But they don’t just give, they get back a lot from the experience, also.
“(Volunteers) always are very eager to learn more about the recent journeys of the families we have here and are very willing to come and help,” De Leon said.
She says groups as large as 30 to 40 will sometimes come to volunteer from universities, high schools and nonprofit organizations. And single families also come to help. Most spend two to three days, but some come for a week or two.
“They play with the children, color with them, and that will clear their minds and the parents get to relax a bit and the children get to play,” De Leon said.
A migrant mom, Consuela, told Border Report it took her a month to get to South Texas from Guatemala with her 10-month-old baby. She didn’t want to give her last name, but said she was grateful for all the people helping them at the facility on Tuesday.
As her daughter nestled on her abdomen to nurse, Consuela asked a staffer if a display of Catholic rosaries were for sale or free. She was told they were free and after her baby fed she went and picked out a purple rosary and hung it around her neck.
“I want to always remember the help they gave us, and to thank God and the Virgin for this place,” she said in Spanish.
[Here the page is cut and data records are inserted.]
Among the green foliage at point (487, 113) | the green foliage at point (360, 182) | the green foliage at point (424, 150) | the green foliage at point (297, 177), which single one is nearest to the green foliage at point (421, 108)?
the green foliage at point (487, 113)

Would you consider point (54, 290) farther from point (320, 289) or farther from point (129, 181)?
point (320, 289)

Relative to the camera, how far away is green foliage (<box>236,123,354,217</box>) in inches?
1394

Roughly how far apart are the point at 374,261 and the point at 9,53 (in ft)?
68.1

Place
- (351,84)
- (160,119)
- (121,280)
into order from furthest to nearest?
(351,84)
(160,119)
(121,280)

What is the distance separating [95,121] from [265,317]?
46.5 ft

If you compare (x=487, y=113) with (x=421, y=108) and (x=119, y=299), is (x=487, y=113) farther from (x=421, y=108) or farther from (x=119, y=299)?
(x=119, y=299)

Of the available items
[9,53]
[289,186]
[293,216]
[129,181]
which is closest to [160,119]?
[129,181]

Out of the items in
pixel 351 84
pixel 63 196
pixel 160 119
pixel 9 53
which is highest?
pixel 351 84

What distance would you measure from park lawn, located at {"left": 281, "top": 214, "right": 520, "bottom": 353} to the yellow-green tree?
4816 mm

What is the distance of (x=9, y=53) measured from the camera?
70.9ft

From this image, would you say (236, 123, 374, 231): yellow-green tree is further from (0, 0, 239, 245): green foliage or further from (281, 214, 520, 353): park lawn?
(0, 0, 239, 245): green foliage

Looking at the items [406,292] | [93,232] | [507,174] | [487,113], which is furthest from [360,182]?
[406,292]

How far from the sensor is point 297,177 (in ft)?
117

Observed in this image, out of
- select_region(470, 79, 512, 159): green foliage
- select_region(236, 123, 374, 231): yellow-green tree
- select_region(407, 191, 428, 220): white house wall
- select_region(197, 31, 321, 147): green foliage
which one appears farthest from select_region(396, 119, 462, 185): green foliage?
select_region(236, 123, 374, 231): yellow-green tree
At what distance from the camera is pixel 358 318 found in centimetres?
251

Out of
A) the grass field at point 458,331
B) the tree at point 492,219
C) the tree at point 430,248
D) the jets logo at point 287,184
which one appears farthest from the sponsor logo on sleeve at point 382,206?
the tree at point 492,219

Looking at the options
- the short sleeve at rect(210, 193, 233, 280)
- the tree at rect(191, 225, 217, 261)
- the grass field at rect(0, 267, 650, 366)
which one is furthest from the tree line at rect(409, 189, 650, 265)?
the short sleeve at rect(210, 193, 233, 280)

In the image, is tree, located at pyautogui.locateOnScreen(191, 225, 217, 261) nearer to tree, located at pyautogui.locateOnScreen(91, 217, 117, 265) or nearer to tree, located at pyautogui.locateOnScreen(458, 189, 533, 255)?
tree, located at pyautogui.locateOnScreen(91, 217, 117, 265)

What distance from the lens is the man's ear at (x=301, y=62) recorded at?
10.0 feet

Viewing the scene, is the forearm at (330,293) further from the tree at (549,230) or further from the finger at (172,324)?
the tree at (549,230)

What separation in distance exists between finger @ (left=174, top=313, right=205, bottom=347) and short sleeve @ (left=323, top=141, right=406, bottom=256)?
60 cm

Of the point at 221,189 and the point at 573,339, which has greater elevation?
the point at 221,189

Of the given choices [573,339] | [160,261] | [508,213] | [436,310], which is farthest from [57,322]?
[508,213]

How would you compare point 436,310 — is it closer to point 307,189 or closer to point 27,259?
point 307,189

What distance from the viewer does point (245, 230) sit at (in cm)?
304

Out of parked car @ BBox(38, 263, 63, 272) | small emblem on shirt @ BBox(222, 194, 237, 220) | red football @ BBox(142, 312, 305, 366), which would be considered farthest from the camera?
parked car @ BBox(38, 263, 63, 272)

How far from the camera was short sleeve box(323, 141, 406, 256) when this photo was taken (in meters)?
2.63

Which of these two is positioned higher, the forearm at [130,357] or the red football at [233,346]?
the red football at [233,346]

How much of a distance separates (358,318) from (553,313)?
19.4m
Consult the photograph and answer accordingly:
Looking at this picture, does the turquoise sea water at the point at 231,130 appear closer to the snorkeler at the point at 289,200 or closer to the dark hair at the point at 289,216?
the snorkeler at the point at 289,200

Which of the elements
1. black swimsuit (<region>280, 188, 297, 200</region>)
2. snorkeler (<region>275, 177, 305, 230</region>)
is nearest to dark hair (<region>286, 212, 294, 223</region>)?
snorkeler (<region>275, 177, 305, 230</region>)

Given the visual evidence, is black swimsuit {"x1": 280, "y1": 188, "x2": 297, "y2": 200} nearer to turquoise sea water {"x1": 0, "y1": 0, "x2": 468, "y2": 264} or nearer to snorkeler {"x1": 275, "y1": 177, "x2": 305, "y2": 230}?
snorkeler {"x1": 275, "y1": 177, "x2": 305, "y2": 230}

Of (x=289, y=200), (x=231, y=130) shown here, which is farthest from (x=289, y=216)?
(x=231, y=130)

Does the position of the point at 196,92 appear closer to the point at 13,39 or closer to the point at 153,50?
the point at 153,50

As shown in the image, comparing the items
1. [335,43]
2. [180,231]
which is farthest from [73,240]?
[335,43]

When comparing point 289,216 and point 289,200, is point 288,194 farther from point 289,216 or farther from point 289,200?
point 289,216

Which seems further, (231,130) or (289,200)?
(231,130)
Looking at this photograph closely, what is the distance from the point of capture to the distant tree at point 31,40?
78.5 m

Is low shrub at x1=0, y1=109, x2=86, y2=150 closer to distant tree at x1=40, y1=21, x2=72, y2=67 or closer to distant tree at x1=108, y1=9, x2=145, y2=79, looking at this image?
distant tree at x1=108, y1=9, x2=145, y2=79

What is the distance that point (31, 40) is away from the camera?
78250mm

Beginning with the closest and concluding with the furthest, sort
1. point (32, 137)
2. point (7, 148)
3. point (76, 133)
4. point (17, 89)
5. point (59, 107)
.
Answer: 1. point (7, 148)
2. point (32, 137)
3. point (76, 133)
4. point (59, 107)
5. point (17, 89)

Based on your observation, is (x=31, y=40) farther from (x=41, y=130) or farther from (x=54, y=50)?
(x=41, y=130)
Ella Grogan says she had heard about the dangerous treks migrants make to get to the U.S. border, but she didn’t truly understand until she came to the center to volunteer.
“The main reason why I wanted to come out here was I was learning about this in school and so I wanted to help and see what was happening first-hand,” said Ella, 17, who is a senior and a high school swimmer.
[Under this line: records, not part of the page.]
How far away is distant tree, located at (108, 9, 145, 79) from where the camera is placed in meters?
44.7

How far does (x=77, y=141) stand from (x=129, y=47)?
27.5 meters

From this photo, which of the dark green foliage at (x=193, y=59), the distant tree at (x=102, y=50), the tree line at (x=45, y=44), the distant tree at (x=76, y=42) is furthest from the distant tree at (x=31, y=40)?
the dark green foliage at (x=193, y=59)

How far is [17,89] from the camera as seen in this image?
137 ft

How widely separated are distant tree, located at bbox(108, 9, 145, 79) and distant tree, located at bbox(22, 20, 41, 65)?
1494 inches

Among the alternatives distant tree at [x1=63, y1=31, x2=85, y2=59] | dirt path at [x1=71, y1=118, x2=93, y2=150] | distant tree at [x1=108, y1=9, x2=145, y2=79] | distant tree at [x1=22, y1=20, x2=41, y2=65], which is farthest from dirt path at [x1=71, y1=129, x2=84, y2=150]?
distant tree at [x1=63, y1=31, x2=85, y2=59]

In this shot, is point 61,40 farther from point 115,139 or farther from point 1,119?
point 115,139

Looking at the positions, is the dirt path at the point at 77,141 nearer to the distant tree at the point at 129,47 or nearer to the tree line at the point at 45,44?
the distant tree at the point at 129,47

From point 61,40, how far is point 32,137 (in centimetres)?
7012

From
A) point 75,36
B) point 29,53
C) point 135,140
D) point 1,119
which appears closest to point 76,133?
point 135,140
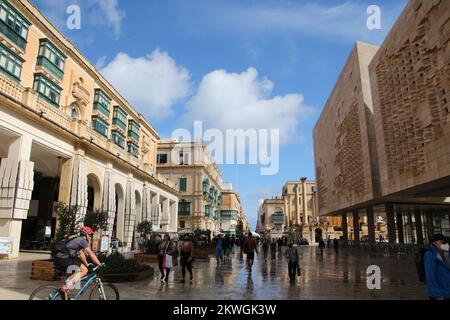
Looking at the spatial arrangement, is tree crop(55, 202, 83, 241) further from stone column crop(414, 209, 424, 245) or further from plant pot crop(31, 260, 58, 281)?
stone column crop(414, 209, 424, 245)

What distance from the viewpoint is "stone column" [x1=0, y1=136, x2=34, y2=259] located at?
57.8 feet

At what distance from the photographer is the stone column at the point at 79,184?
75.0ft

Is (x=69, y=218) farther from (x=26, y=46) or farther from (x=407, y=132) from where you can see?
(x=407, y=132)

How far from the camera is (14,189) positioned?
1778 centimetres

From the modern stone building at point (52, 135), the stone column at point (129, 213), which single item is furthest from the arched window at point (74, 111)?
the stone column at point (129, 213)

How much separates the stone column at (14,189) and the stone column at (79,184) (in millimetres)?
4268

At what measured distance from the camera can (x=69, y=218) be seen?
14148 mm

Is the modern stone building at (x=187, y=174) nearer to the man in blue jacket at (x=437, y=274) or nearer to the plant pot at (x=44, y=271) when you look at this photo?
the plant pot at (x=44, y=271)

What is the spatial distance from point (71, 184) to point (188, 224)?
36.1 meters

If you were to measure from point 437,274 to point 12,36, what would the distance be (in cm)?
2346

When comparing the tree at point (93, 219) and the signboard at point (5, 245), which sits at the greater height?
the tree at point (93, 219)

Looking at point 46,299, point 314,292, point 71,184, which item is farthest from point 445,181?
point 71,184

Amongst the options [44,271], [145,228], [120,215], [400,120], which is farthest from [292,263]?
[120,215]

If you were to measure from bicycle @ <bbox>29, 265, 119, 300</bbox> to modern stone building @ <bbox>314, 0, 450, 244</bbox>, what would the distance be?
1812 centimetres
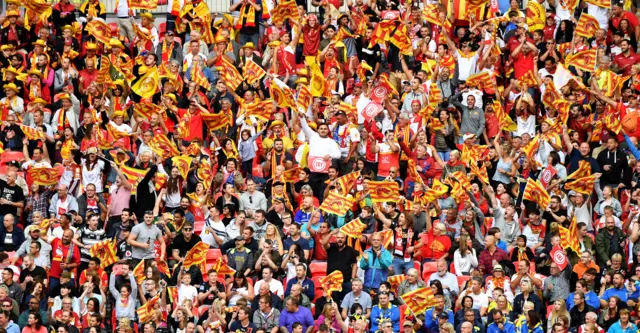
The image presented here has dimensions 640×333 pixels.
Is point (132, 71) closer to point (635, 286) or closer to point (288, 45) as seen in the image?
point (288, 45)

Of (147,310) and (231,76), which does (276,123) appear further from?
(147,310)

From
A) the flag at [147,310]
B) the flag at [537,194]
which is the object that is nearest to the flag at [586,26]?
the flag at [537,194]

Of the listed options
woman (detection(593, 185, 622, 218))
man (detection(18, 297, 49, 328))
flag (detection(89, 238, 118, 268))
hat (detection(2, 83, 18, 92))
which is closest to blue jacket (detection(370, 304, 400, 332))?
flag (detection(89, 238, 118, 268))

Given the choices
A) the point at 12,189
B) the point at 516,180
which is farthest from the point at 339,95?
the point at 12,189

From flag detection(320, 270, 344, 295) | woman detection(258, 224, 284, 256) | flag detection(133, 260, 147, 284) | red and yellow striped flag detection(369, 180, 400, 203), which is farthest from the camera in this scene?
red and yellow striped flag detection(369, 180, 400, 203)

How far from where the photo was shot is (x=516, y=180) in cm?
2886

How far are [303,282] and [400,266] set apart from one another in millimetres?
1398

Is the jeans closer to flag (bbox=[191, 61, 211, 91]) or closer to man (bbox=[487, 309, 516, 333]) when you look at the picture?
man (bbox=[487, 309, 516, 333])

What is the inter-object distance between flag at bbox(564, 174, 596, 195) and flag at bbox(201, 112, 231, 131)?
526 centimetres

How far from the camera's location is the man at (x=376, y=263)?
2653cm

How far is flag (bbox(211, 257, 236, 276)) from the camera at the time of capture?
2650cm

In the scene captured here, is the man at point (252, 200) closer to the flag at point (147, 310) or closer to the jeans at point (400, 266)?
the jeans at point (400, 266)

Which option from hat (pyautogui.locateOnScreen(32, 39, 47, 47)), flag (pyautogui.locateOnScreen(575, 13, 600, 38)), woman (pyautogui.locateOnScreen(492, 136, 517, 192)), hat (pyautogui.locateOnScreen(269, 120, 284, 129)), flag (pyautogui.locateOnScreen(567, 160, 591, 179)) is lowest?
woman (pyautogui.locateOnScreen(492, 136, 517, 192))

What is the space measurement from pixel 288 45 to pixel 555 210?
621 cm
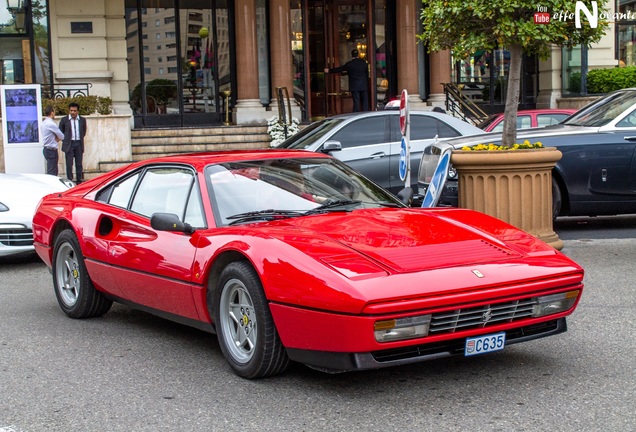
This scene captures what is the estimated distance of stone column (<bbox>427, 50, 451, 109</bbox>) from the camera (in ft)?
75.9

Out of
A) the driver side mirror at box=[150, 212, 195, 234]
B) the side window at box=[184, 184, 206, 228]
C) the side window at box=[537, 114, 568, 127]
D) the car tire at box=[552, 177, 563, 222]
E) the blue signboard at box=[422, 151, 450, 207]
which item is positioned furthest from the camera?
the side window at box=[537, 114, 568, 127]

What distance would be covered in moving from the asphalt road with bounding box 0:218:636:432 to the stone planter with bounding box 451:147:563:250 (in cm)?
229

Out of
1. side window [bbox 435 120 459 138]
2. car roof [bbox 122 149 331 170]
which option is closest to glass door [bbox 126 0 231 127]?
side window [bbox 435 120 459 138]

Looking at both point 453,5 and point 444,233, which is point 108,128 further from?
point 444,233

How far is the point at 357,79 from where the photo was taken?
21.5 m

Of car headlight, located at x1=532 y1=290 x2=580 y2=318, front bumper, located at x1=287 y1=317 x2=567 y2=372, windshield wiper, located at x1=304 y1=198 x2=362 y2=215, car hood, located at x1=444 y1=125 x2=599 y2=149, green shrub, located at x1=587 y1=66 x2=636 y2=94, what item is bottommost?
front bumper, located at x1=287 y1=317 x2=567 y2=372

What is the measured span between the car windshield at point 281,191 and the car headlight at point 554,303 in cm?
152

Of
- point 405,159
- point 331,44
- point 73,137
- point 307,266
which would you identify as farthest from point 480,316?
point 331,44

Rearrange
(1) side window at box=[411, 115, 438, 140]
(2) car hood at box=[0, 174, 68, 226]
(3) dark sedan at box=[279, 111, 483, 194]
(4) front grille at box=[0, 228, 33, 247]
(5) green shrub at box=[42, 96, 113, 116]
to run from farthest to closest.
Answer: (5) green shrub at box=[42, 96, 113, 116]
(1) side window at box=[411, 115, 438, 140]
(3) dark sedan at box=[279, 111, 483, 194]
(2) car hood at box=[0, 174, 68, 226]
(4) front grille at box=[0, 228, 33, 247]

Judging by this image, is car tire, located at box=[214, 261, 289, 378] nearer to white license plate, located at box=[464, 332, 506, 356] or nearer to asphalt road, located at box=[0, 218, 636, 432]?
asphalt road, located at box=[0, 218, 636, 432]

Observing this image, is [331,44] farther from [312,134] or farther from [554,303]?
[554,303]

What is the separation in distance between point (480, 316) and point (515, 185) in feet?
14.9

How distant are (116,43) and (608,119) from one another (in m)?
13.4

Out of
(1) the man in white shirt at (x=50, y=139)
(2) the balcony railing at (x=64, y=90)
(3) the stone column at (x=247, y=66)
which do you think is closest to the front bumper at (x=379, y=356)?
(1) the man in white shirt at (x=50, y=139)
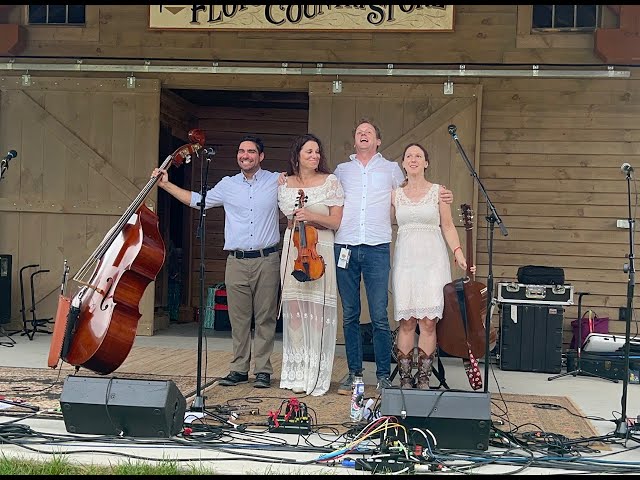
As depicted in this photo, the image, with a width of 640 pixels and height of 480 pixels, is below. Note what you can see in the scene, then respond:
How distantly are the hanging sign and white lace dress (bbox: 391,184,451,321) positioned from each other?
9.24 ft

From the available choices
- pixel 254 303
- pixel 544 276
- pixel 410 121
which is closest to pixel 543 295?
pixel 544 276

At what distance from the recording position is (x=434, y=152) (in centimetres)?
744

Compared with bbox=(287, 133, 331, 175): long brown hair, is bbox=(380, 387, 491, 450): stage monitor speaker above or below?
below

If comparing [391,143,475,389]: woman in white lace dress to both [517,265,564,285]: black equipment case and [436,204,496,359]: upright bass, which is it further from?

After rearranging bags of clothes, she said they were going to serve lunch and help families.
“We wanted to be able to see first-hand what’s happening on the border and to be able to make a difference and contribute,” her mom added.
When asked if she wants to return next year, Ella said: “I’ll definitely tell my friends and I want to come back.”
Pimentel says there is a 95-year-old physician from the Northeast who still comes every year to volunteer.
“He would do whatever was needed whether emptying the dumpsters or cleaning the alley and year after year Dennis always was here. He was so happy to come down and be a part of what we’re doing here,” she said.
When the families return to work and school and the summer is over, Pimentel says the Winter Texans return to the Rio Grande Valley and volunteer at the Respite Center.
“There are so many examples of wonderful people who have come to volunteer,” she said “Many retirees and Winter Texans they come here and work and I have to send them home to rest because they’ve been here all day, and they say ‘No Sister. Let me help. This mother still needs milk. This child still needs clothing.’ Those things are so important. It touches my life. That is what this is about.”